Using the chained-CPI would cut already modest Social Security benefits – $13,600 on average -- more each year. This cut would hit Social Security beneficiaries hardest in their 80s or older, or after years of disability when they are most likely to have exhausted their savings.

Social Security’s moderate benefits, especially compared with other counties, are vital to people with fixed or limited incomes. The current CPI index the government uses fails to measures the inflation seniors and those with disabilities experience because it does not adequately account for health care.

Most Americans assume that Medicare covers health costs, but as important as that program is, people 65 or older spend, on average, more than twice as much on health care as those ages 25-64, about 13 percent compared to 5 percent. Also, the current CPI calculation understates the cost of housing. You may own your home, but, for instance, be one roof-repair away from poverty.

So switching to the chained CPI would provide an even less accurate and less sustainable measure for people trying to make ends meet. And its impact would compound over time.

The chained-CPI would pull $112 billion directly out of the pockets of beneficiaries over the next 10 years and much more thereafter. A typical Social Security retiree would lose the equivalent of roughly $500 a year (in today’s dollars) at age 75 under the chained CPI, compared to the current formula; $1,000 in their 85th year and $1,500 at age 95.

This may not sound like a lot of money, but two-thirds of seniors depend on Social Security for half or more of their income. And one in three seniors rely on the program for at least 90 percent of their income.

The chained-CPI cut would translate into the cost of two weeks of food per month for a 95 year-old widow.

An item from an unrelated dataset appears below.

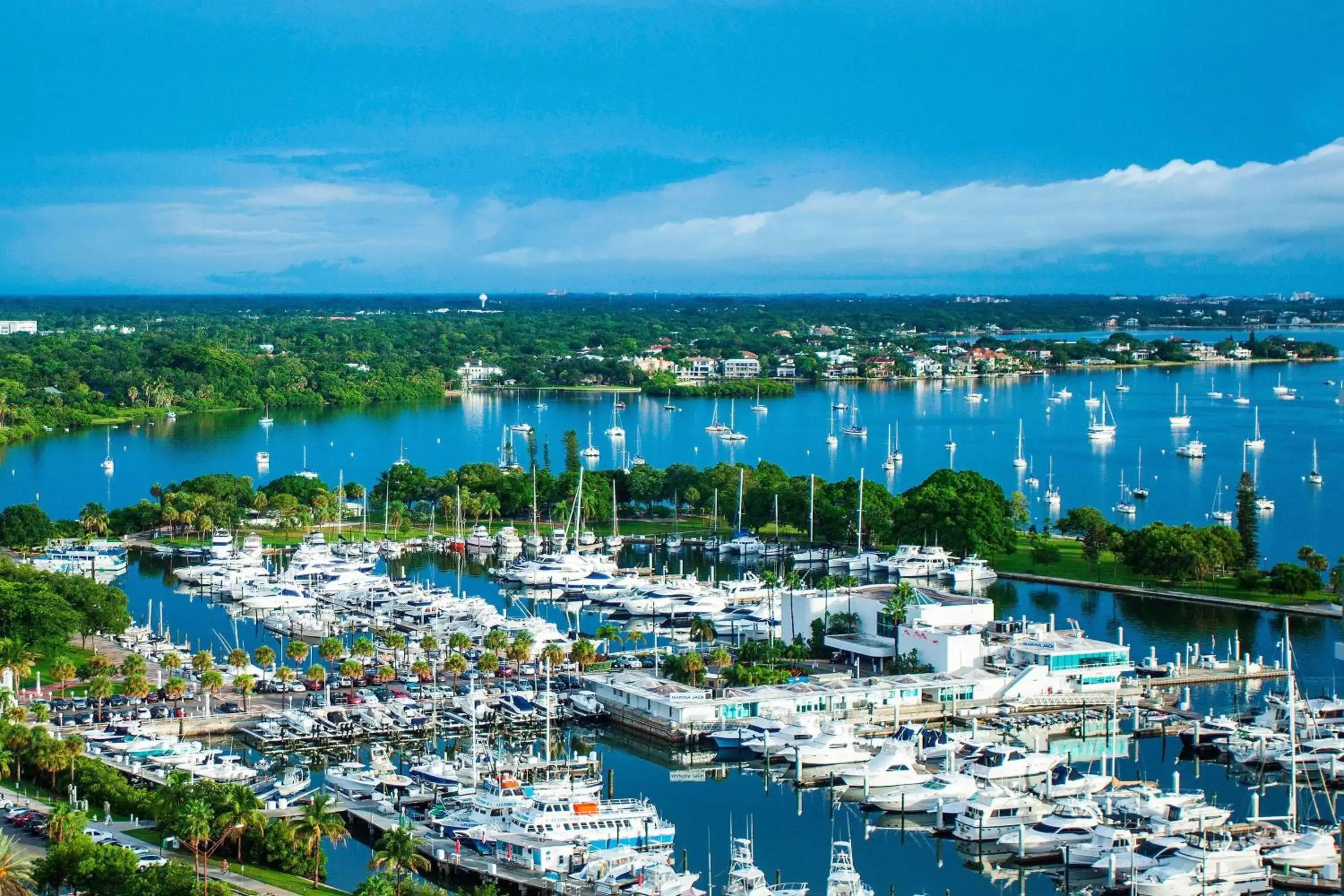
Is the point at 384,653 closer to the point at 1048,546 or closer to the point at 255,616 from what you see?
the point at 255,616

Ethnic Elders and Older Women

In fact, the growing impact would be large in almost anyone’s book. Typically, over the years, the chained-CPI cut would amount to $4,600 by age 75, $13,900 by 85, and $28,000 for those fortunate enough to live to 95. How’s that for a Happy Birthday present?

Ethnic elders stand to lose the most because Social Security is usually a greater share of their retirement income. Even before the Great Recession, in 2007, the average household of color had just 16 percent of the wealth possessed by the average white household.

The impact of the chained-CPI would be especially harsh on older ethnic women because they are far more likely than other groups to work in low-wage professions. Also, they are less likely to have other sources of retirement income.

Astoundingly, for those 65-plus, more than four out of 10 single African American women or Latinas live below the poverty line today. And the proportion rises as these groups get older.

Because African American women have the lowest rates of marriage in the United States, they are far more vulnerable to poverty in old age. One out of six single women above the age of 65 live in poverty—triple the poverty rate of married women 65-plus.

Indeed, the chained CPI would drive a disproportionate number of ethnic seniors into poverty. Of the nearly 250,000 Social Security beneficiaries who would fall into poverty due to the chained CPI in 2050, over 160,000 are projected to be black or Latino.

In his State of the Union address, President Obama spoke of the importance of a “secure retirement.” To help make that aspiration a reality, policymakers should be talking about increasing, not decreasing Social Security. A good place to start is with a more, not less, accurate measure of inflation adjustments, so those modest pension amounts do not decline as more and more Americans reach very old age.

Nancy J. Altman, author of The Battle for Social Security, and Eric Kingson, a professor at Syracuse University, are co-directors of Social Security Works, Washington D.C. Widely respected as experts, Altman and Kingson both staffed the federal 1983 Greenspan Commission on Social Security reform. Daniel Marans is the policy director of Social Security Works.